1. あっという間に一日が終わり、思い出せば、一日中スマホを手にして、画面を見ていた
2. いつでも気が付けばスマホに手を伸ばす
3. 仕事時間でも、会議中でも、スマホを10分に1度くらいは覗く
4. 1時間以上の通勤時間をほとんどスマホを見ることで済ます。苦にならない。
5. スマホの充電のポイントを考えて、一日の行動予定を考えている
6. 一日にスマホを3回以上充電する
7. スマホ用追加の携帯電源を2セット持っている
8. スマホのメールかチャット以外ではプライベートでは他人と話をしたくない。
9. 食事は最短で食べられるものでよい。その間もスマホを見ている
10. 電池がなくなったら、すごく不安に感じる

その人たちの生活は、下記のようなものである。
起床と同時にスマホをにらむ。SNSからの新しい連絡、ブログの新着が十数本。無視しようかと思っても、通勤時間に取っておく。
 駅までの歩く距離も、駅の待ち時間もスマホ毒状態では、感覚がマヒして、通勤時間は苦にならなくなった。疲れは取れないが、足も止まらない。立ちっぱなしの車内でも、右手で吊り輪、左手でスマホを持ち、ほとんど無意識にガラスの表面を掻いている。そこに面白いニュースがなければ、何かを求めて掻き続ける。
 どこかに自分の好きな、関心のあるニュースがあるはずと希望をつなぎ、掻き続ける。そして、世界のどこかで、起こった火事で、何人死亡、日本人は含まれないというニュースを丹念に読む。
 すでにスマホは、自分の商品上の好みを知っているから、「あんなのどうだ」「いよいよこんなのが出ました」などと、宣伝ニュースメールを送ってくる。
 それらを丹念に読んでいると、それだけで1時間半の通勤時間が、あっという間に過ぎてしまう。会社に着くと、スマホの充電は欠かせない。

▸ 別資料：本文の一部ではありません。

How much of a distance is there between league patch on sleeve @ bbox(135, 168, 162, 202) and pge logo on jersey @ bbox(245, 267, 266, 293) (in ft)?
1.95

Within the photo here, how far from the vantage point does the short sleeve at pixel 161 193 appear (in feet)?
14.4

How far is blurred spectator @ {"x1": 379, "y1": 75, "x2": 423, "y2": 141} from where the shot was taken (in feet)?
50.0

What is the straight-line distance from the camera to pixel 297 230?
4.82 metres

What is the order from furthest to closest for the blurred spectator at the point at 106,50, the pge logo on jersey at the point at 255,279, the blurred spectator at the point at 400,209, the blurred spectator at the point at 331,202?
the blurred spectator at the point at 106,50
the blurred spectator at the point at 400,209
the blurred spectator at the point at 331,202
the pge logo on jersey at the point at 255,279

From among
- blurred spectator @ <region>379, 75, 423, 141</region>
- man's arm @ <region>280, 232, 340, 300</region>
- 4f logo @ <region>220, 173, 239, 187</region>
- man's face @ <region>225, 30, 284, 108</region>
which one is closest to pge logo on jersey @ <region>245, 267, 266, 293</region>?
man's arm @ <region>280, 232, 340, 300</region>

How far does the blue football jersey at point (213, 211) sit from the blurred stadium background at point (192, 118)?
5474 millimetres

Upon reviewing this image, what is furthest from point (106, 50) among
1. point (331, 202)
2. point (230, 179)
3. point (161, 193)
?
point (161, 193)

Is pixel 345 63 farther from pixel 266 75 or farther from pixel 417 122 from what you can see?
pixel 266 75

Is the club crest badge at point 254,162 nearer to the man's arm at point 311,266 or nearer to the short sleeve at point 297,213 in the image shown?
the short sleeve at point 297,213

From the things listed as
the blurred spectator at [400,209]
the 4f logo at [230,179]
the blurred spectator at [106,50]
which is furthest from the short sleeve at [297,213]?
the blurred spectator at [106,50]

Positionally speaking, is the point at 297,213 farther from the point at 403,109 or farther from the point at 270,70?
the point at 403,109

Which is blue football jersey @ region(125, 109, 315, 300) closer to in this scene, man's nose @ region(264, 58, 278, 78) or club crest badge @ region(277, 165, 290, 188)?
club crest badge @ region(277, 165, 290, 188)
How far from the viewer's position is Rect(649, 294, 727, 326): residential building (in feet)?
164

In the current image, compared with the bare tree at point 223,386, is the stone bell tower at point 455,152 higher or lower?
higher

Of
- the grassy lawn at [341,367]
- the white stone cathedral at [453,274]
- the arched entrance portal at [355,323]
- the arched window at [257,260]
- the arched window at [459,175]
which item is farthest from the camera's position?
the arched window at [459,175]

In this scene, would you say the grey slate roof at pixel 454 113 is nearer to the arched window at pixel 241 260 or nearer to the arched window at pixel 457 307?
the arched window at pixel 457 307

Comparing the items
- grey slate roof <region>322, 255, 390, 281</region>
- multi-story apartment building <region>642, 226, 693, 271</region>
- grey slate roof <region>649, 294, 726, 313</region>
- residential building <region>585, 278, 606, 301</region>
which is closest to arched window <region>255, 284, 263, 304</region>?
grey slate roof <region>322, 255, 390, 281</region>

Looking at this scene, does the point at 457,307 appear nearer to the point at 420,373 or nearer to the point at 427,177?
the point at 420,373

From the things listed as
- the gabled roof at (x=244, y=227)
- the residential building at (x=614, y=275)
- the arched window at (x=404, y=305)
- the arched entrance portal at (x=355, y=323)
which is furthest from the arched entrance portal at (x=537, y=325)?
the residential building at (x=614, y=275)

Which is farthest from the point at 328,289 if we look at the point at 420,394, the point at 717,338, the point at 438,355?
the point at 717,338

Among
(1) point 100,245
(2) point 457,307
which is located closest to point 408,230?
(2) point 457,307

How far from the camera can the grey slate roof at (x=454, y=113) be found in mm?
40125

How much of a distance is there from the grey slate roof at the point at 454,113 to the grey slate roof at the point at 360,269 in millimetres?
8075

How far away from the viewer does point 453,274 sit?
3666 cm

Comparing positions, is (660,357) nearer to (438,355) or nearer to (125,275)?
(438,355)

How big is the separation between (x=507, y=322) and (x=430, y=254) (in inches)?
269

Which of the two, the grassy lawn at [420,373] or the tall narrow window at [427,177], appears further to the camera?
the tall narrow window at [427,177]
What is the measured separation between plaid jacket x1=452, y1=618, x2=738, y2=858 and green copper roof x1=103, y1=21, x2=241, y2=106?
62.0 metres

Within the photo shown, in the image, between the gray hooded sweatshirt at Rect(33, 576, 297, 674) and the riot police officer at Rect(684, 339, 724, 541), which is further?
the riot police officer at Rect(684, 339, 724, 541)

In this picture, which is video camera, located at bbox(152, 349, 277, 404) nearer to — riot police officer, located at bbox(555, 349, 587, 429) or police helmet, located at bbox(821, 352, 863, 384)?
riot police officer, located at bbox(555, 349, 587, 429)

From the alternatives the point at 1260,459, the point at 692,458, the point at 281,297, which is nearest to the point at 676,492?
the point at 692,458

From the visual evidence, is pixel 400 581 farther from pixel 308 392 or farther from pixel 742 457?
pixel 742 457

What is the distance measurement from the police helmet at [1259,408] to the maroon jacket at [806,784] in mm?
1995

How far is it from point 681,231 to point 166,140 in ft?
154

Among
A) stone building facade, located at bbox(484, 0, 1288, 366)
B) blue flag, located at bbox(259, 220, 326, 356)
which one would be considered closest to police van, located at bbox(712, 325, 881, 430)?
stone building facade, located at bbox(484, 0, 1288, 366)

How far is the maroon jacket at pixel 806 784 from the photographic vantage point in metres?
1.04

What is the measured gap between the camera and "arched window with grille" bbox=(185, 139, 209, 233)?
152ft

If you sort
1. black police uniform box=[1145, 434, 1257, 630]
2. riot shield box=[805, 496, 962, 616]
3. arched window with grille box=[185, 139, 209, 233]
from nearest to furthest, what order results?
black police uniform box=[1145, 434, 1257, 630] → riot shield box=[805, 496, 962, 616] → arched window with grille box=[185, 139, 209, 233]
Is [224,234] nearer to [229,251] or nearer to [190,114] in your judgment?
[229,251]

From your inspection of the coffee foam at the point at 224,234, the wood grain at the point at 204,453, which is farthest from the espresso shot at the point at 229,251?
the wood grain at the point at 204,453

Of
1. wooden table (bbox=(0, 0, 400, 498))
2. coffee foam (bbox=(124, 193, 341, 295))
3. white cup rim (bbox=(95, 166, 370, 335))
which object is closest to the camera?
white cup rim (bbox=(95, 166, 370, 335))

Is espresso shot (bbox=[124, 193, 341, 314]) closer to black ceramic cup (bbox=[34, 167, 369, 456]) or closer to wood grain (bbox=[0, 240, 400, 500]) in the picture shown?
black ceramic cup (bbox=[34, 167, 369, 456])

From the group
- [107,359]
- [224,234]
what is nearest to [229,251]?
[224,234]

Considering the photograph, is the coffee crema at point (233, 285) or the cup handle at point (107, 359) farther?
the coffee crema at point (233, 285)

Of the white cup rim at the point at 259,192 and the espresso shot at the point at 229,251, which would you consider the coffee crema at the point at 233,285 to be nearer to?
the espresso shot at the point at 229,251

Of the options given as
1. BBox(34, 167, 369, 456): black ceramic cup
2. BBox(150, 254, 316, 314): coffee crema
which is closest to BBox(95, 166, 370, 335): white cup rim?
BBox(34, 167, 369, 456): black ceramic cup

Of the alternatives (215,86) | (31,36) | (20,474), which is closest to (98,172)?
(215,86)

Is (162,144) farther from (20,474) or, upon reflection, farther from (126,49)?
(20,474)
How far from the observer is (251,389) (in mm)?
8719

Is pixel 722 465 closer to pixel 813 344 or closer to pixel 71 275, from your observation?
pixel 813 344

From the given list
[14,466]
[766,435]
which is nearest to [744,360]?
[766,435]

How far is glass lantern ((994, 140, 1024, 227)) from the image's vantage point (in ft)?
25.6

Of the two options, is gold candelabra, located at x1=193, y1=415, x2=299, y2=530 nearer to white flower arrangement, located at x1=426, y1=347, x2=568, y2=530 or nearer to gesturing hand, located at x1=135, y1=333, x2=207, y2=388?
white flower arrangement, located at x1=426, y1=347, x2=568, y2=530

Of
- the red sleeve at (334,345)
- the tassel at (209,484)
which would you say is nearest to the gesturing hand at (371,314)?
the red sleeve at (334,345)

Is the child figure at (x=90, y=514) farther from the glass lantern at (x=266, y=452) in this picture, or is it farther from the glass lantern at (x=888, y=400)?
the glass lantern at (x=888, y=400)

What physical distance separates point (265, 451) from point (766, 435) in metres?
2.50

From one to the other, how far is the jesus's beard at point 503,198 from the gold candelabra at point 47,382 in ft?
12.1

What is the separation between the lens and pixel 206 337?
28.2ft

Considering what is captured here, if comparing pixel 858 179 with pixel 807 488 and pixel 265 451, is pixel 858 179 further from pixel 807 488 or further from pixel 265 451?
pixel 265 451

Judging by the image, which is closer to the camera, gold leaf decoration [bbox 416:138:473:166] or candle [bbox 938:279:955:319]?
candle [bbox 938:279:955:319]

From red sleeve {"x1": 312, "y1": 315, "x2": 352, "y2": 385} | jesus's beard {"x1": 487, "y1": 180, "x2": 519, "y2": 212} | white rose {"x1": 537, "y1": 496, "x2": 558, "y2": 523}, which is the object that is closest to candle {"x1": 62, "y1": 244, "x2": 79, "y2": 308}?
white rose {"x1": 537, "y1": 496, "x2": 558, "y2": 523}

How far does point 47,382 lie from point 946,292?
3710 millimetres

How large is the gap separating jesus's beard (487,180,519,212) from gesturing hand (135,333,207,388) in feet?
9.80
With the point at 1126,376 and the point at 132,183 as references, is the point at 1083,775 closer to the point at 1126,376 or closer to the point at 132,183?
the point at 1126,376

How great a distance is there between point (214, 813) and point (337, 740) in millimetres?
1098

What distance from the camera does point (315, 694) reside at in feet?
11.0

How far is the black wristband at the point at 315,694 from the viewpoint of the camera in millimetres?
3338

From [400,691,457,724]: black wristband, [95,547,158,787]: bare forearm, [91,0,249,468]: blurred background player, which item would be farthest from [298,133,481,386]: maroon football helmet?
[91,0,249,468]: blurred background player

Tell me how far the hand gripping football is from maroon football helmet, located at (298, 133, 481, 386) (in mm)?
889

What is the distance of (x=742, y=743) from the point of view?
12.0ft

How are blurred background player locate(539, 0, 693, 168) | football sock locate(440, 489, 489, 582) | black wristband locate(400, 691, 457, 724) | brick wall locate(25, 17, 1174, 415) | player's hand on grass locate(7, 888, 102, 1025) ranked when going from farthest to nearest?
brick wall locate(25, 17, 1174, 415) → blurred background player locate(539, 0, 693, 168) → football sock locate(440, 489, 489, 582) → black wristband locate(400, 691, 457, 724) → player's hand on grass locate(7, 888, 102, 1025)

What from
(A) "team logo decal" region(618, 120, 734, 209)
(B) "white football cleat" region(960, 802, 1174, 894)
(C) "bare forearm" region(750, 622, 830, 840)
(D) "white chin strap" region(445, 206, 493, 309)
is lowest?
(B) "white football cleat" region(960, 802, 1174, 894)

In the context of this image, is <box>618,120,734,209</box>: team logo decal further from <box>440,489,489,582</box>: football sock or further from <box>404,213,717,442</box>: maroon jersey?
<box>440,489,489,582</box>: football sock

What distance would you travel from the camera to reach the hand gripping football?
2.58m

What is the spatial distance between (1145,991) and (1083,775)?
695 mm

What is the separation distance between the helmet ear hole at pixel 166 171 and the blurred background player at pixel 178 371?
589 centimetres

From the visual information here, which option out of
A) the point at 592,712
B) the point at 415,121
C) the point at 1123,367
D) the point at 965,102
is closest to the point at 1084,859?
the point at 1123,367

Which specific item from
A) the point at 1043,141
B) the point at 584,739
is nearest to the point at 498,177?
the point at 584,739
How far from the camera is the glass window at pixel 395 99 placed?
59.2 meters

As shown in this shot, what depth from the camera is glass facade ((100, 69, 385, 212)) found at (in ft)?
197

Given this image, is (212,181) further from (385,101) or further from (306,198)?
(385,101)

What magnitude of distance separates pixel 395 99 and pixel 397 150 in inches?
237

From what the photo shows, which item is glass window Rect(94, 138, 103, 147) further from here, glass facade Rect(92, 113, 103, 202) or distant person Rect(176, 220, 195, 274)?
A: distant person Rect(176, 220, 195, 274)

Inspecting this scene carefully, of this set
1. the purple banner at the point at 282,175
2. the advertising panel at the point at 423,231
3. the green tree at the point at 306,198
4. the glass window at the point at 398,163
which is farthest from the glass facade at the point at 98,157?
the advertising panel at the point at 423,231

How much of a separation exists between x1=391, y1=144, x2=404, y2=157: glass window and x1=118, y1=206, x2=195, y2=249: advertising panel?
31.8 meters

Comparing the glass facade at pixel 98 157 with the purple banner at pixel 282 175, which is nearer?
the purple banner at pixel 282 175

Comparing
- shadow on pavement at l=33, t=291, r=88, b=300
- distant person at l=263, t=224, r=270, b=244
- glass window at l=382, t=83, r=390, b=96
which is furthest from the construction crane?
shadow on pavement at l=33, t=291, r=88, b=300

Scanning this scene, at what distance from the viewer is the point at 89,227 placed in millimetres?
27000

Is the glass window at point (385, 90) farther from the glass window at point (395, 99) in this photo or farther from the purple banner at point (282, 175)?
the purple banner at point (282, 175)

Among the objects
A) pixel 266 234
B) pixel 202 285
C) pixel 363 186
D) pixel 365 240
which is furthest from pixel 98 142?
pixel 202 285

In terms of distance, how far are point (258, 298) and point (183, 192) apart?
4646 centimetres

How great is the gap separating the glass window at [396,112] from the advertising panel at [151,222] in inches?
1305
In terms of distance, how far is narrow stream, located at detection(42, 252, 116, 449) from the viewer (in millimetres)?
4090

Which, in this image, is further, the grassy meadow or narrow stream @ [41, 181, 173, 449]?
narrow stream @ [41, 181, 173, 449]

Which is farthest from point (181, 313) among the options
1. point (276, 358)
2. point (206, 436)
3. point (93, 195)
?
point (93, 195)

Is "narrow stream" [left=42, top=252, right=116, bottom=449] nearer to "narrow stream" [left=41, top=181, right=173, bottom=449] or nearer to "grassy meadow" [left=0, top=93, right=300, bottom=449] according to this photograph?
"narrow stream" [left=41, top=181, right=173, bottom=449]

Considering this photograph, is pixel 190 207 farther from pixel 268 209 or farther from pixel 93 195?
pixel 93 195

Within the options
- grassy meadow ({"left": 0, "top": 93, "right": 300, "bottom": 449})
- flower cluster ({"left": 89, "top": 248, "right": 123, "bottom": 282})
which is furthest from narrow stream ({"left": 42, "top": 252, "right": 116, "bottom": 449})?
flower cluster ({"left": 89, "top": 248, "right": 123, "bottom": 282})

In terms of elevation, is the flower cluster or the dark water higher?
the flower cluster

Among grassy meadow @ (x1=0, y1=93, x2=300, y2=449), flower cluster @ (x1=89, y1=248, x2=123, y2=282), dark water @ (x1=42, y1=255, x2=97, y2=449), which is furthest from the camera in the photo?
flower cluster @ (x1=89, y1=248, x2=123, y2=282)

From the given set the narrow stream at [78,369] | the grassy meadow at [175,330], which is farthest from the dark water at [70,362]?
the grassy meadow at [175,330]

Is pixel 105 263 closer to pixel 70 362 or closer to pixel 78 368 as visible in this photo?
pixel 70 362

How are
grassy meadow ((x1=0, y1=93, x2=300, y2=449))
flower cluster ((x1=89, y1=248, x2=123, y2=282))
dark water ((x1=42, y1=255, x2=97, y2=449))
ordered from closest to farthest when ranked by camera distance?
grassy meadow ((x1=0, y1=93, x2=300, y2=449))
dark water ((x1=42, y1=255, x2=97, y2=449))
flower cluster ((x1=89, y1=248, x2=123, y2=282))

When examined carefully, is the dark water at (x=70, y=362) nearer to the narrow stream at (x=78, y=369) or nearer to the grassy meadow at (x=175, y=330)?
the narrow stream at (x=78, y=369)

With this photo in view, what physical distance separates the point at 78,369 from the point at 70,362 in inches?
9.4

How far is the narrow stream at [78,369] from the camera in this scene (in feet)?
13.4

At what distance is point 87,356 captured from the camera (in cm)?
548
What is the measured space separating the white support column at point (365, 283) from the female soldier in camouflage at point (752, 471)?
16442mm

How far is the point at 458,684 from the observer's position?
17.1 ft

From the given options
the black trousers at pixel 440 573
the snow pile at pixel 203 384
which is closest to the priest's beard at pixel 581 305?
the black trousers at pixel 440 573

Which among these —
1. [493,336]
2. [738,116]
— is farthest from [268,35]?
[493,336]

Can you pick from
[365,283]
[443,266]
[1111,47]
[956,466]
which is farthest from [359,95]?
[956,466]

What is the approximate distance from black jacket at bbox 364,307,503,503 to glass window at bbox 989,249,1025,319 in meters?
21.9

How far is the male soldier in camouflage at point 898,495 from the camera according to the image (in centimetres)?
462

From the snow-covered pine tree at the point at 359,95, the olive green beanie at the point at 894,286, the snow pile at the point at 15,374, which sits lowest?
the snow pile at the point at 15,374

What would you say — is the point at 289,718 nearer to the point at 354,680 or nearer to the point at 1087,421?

 昼食時間も、食事を済ませれば、スマホをひっ掻く。ほかのことは一切何もしない。フェースブックからの呼び出し、Mixi、Twitterなどを全部見続けるだけでも、どえらい時間がかかる。まして、ニュースを自分のTwitterで紹介していくと、すぐに午後の仕事だ。
 夕方までの充電は欠かせない。仕事の間も、自分の赤ちゃんの様子をみるように、スマホを覗くことは止まらない。更にマナーモードを保ち、フル充電、追加のバッテリーも充電完了を確かめて、会社を定時に出る。帰宅まで1時間半は、溜めてあったブログを読むことで過ぎる。コンビニで弁当かラーメンを買って、アパートに戻り、ひっきりなしにスマホの表面を掻き続ける。食べたのは即席ラーメンと缶ビールだけ。もちろんスマホでのチャットも、メールのやりとりもあって、新しいブログも覗く。ニュースは読む。テレビも見たい。こうして、気が付くと11時45分。慌ててシャワーを浴びる。寝る前に、枕元の今日4度目の充電台にスマホを置いた時、一瞬スマホが解放してくれる瞬間があり、その時に、怒濤のような仕事や生活のペンディングが頭に浮かぶ。考えも及ばない多彩なペンディングに圧倒されながら、眠りに墜ちて次の朝がシームレスでつながってくる。
 これが怖くないか。このSPSSはいつまで続くのだろうか?

 スマホを使うなと言うわけではない。スマホを自制しながら使うことを、社会が考える必要が、明らかに出てきている。一人でも、これを読み適正なスマホの使用を守って欲しい。